• Set exercise: Locate every line in the listing below that contains the word "soil" and copy each of those lines in full.

# Extracted data start

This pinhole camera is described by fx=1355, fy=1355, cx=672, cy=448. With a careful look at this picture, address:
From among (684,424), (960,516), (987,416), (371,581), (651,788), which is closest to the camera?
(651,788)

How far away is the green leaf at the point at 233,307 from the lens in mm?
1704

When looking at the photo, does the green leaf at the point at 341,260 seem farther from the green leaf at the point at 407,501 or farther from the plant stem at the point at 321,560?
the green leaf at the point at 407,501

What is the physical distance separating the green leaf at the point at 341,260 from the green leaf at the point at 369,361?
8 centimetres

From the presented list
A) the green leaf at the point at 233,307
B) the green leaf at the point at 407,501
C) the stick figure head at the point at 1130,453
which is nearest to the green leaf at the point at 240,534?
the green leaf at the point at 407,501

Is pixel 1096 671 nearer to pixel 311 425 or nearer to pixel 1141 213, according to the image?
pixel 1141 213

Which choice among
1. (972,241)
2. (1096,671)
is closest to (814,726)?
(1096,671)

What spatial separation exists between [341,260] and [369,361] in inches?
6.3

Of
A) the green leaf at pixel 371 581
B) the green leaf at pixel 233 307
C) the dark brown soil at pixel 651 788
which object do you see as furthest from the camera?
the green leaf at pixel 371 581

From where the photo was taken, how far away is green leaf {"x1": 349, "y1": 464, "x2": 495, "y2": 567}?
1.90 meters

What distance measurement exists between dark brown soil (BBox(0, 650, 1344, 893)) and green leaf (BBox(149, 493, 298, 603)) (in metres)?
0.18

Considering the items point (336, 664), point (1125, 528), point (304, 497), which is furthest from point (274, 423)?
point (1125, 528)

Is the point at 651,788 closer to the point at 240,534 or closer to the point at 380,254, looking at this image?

# Extracted data end

• Exercise solution:
C) the dark brown soil at pixel 651 788
What distance measurement exists between dark brown soil (BBox(0, 650, 1344, 893)) and green leaf (BBox(149, 493, 298, 603)) (in metres)?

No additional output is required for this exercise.